::: Excerpt to read

Purpose of the Study:

  • To determine the chromosomal locations of DNA elimination events in Ascaris.
  • To elucidate the mechanisms and ultrastructural features of programmed DNA elimination.
  • To understand the fate of eliminated DNA and its impact on chromosome structure.

Main Methods:

  • PacBio long-read sequencing for germline and somatic genome assembly.
  • Chromosome conformation capture (Hi-C) for a complete chromosomal view.
  • Ultrastructural analysis of DNA elimination during mitosis.

Main Results:

  • All 24 Ascaris germline chromosomes undergo end remodeling with breaks in subtelomeric regions.
  • Distal sequences, including telomeres, are lost, and new telomeres are formed in somatic cells.

::::::

▶ _Check your understanding_
- A) From the Ascaris study summary, list every method named under "Main Methods:".
- B) Continue the Ascaris study summary from where it stops, keeping its bulleted style.

::: Dataset excerpts

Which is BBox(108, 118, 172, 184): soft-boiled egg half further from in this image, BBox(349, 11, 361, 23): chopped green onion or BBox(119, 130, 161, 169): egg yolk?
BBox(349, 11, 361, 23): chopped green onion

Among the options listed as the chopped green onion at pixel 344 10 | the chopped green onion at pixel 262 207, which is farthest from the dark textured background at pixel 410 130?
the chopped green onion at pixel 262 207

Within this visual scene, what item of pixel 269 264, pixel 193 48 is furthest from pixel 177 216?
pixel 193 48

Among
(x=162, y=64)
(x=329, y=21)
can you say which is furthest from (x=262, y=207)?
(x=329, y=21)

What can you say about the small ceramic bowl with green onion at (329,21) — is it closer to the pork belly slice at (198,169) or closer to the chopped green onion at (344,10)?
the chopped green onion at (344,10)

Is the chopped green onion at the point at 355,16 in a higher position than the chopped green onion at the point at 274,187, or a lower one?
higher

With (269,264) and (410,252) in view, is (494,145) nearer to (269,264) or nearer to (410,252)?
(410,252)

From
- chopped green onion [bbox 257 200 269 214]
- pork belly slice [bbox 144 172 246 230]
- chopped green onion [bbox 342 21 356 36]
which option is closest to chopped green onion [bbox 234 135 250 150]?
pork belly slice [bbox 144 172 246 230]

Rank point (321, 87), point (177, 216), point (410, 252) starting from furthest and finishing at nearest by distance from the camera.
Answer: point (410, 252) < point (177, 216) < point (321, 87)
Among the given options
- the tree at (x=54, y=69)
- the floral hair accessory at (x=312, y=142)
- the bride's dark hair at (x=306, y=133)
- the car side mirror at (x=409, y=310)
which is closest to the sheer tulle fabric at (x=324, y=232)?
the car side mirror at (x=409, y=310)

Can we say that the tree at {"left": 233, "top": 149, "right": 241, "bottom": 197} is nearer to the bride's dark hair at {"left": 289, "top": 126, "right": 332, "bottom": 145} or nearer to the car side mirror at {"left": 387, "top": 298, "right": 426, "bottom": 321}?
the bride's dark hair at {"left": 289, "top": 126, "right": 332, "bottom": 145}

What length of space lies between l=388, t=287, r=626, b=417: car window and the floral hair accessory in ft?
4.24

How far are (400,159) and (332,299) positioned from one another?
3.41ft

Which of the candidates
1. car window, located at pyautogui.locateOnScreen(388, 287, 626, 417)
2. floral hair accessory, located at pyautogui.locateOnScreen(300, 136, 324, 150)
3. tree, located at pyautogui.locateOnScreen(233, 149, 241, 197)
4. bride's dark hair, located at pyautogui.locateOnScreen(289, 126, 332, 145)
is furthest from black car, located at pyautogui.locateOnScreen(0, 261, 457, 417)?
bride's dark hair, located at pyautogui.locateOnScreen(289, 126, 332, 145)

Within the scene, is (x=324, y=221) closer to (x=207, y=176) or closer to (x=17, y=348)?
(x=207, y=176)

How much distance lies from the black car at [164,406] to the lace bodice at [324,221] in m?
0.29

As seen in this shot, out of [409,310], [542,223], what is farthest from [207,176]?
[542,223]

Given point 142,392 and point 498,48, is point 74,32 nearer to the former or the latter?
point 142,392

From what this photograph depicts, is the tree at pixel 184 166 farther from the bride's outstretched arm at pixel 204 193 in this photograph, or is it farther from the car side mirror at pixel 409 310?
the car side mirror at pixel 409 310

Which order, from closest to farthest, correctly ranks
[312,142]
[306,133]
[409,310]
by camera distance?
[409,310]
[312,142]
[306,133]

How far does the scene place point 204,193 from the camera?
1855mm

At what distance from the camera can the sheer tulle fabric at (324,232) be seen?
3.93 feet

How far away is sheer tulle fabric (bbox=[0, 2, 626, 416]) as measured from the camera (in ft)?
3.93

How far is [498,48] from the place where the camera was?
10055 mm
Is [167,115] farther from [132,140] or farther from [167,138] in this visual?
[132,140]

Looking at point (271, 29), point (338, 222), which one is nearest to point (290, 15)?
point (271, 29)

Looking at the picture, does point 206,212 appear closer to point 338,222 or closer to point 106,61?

::::::

▶ _Answer set_
- A)
- PacBio long-read sequencing for germline and somatic genome assembly
- Chromosome conformation capture (Hi-C) for a complete chromosomal view
- Ultrastructural analysis of DNA elimination during mitosis

- B)
  • Eliminated DNA is packaged into micronuclei-like structures, which are subsequently degraded through autophagy.
  • Evidence suggests chromosome fusions in the germline, resolved by DNA elimination in somatic cells.

Conclusions:

  • This study provides the first chromosomal-level view of programmed DNA elimination in Ascaris.
  • Novel features of DNA elimination, including de novo telomere healing and autophagosome-mediated degradation, are described.
  • Programmed DNA elimination significantly reshapes the genome and chromosome structure during development.